I'm doing a project regarding pH stating device. The control program based on LabVIEW 6.1 is roughly done. I also use a simple PID subVI from LabVIEW 6.1 examples to adjust the pH compensation. However, there are a couple issues I still can't figure out.
1. The simple PID subVI needs to know two major values: setpoint and process variable; then it will produce a PID output according to its PID definition:
Output=P*Err + I*Err_Sum + D*dErr/dt.
Now suppose I'm going to compensate a sample's pH from 6.5 back to 7.0. I guess we need a ratio,
Ratio = Current PID Output (numerator)/ Initial PID Output (denominator),
to decide how large acid/base injection rate is needed.
My problem is, what is the "Initial PID Output"? I have been trying many ways to do this. For example, at the first guess, I thought this initial value is the output when we start running the PID controller (setpoint=7/ process variable=6.5), with basic PID parameters which could be p=1, i=0.001, d= 0 or something. Because we only got an output value at the start, this intial value is always "FIXED" during the whole running process. Then let's talk about the ratio's numerator. This numerator is an output value we obtain every dT. Furthermore, we can either use same PID parameters or different PID parameters. Using different PID parameters is to speed up or slow down the process ("p" is the main factor). I'm not quite sure here what this initial output should be used. Do I also need to change i and d when p parameter is changed? Guys, am I correct with this PID ratio idea?

_Given data_:
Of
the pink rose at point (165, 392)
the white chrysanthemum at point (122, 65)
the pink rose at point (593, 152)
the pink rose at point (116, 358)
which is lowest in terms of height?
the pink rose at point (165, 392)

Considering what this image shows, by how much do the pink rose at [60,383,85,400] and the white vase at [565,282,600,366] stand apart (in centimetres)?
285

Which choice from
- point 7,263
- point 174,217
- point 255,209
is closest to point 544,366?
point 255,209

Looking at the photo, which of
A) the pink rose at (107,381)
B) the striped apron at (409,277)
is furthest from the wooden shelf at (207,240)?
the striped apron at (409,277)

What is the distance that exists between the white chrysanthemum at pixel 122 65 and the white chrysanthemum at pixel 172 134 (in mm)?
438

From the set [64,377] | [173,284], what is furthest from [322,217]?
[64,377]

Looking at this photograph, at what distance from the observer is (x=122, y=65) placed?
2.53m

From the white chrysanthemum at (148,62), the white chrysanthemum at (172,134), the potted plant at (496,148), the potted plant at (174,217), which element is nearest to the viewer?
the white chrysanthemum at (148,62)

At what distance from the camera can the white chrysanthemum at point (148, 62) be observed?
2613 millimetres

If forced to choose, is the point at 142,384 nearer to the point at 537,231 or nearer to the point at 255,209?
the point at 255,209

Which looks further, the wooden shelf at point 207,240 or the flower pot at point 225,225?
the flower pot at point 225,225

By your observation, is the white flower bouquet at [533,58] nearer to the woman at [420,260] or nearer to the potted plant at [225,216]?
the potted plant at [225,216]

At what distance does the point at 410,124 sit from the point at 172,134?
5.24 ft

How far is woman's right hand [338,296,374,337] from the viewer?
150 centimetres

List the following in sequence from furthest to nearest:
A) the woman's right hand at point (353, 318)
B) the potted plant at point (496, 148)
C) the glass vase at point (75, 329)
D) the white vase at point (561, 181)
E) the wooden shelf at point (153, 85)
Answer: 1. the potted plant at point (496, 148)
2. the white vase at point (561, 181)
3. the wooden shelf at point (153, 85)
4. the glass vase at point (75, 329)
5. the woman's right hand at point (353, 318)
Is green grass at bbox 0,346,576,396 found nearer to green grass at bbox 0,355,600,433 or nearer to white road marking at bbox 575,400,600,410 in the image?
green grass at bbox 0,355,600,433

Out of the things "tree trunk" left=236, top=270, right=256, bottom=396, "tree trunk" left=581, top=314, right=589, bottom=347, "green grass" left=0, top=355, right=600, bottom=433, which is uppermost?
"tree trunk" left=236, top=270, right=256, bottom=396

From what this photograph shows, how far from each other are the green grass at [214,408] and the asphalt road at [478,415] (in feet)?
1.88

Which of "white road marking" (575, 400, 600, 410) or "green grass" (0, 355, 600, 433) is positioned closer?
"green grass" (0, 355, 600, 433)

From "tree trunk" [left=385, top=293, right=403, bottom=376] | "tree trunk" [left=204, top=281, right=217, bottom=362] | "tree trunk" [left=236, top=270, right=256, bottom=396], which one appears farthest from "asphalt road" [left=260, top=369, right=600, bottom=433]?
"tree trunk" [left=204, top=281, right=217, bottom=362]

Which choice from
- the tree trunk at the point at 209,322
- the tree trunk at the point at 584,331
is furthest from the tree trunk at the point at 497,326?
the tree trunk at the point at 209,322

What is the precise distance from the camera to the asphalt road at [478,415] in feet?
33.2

_Exercises_:
[1] From the PID forum post above, transcribe the passage starting with "I'm doing a" and going on through "rate is needed.".
[2] Translate this sentence from the PID forum post into Spanish: "The control program based on LabVIEW 6.1 is roughly done."

_Solutions per task_:
[1]
I'm doing a project regarding pH stating device. The control program based on LabVIEW 6.1 is roughly done. I also use a simple PID subVI from LabVIEW 6.1 examples to adjust the pH compensation. However, there are a couple issues I still can't figure out.
1. The simple PID subVI needs to know two major values: setpoint and process variable; then it will produce a PID output according to its PID definition:
Output=P*Err + I*Err_Sum + D*dErr/dt.
Now suppose I'm going to compensate a sample's pH from 6.5 back to 7.0. I guess we need a ratio,
Ratio = Current PID Output (numerator)/ Initial PID Output (denominator),
to decide how large acid/base injection rate is needed.

[2] El programa de control basado en LabVIEW 6.1 está prácticamente terminado.